▶ _Stated problem 1_: Copy these lines from the listing word for word. Begin at the line that contains "Based on camera distance, rank" and stop after the line that contains "from furthest to nearest.".

▶ _Excerpt_:
Therefore, your migration sequence must stringently follow the data: you must migrate the storage first, keep it continuously synchronized with the source, and then rapidly cut over the applications to minimize downtime.

flowchart LR
subgraph Source [AWS Source]
EBS[EBS Volumes]
EFS[EFS NFS]
S3[S3 Buckets]
end
subgraph Target [On-Prem Target]
RBD[Ceph RBD]
CephFS[CephFS]
RGW[Ceph RGW S3]
end
EBS -- rsync --> RBD
EFS -- rsync --> CephFS
S3 -- rclone --> RGW

Stop and think: You need to migrate 50TB of data from AWS S3 to on-premises Ceph RGW over a 1 Gbps Direct Connect. At best, that is ~7 days of continuous transfer. During that time, the application is still writing new data to S3. How do you handle the gap between the initial sync and the final cutover?

The most reliable migration pattern for raw block storage (such as AWS Elastic Block Store to Ceph RADOS Block Device) requires constructing a temporary transfer bridge. You must snapshot the cloud volume to freeze its state, mount that snapshot to an intermediate temporary EC2 instance, and then aggressively rsync the raw data down through your network circuit to a dedicated migration pod residing on the bare-metal cluster. This migration pod writes the incoming data directly into a pre-provisioned Ceph RBD PersistentVolumeClaim.

▶ _Stated problem 2_: In the storage migration excerpt, which tool moves the data from S3 Buckets to Ceph RGW S3?

▶ _Exercise material_:
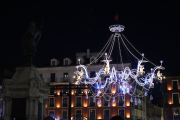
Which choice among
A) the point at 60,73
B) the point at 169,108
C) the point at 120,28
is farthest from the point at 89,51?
the point at 120,28

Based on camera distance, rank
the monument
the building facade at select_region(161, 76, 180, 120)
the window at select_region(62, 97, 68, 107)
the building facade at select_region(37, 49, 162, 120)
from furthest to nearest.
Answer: the window at select_region(62, 97, 68, 107) → the building facade at select_region(37, 49, 162, 120) → the building facade at select_region(161, 76, 180, 120) → the monument

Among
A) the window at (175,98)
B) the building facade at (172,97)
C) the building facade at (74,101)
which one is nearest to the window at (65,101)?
the building facade at (74,101)

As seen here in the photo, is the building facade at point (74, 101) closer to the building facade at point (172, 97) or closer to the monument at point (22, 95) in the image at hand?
the building facade at point (172, 97)

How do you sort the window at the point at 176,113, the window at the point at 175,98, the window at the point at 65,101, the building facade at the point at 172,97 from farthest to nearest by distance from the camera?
1. the window at the point at 65,101
2. the window at the point at 175,98
3. the building facade at the point at 172,97
4. the window at the point at 176,113

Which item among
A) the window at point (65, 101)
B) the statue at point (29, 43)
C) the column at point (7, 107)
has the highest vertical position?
the statue at point (29, 43)

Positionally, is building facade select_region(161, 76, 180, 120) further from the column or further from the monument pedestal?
the column

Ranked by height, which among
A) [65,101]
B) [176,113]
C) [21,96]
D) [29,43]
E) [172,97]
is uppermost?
[29,43]

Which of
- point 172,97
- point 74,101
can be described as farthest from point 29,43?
point 172,97

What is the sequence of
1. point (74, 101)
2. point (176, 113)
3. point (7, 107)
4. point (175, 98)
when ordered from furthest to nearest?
point (74, 101), point (175, 98), point (176, 113), point (7, 107)

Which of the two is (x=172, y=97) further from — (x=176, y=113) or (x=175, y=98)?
(x=176, y=113)

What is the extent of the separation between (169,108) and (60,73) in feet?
67.9

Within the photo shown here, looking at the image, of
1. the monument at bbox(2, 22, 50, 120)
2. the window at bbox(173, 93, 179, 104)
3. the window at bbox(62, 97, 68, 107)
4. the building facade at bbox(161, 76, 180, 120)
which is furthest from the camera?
the window at bbox(62, 97, 68, 107)

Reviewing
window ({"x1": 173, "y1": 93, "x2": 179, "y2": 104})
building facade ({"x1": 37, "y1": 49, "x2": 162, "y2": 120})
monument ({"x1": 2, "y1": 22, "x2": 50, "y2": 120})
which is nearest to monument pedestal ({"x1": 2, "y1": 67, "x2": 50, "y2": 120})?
monument ({"x1": 2, "y1": 22, "x2": 50, "y2": 120})

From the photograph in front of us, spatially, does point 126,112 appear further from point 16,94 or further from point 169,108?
point 16,94
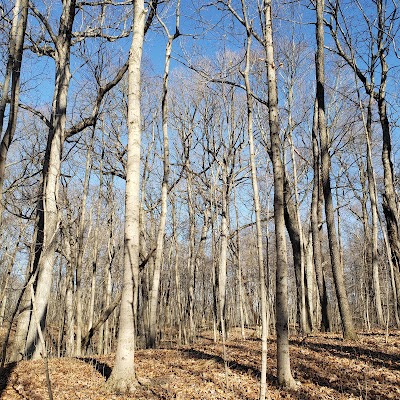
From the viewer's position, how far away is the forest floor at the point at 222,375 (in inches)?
191

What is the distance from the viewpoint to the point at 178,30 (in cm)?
1173

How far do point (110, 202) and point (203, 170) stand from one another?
15.3ft

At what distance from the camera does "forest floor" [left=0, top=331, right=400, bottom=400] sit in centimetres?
485

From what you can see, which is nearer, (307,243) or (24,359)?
(24,359)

▶ _Worked answer 1_:
Based on camera distance, rank
the monument
the building facade at select_region(161, 76, 180, 120)
the window at select_region(62, 97, 68, 107)
the building facade at select_region(37, 49, 162, 120)
from furthest to nearest.

▶ _Worked answer 2_: rclone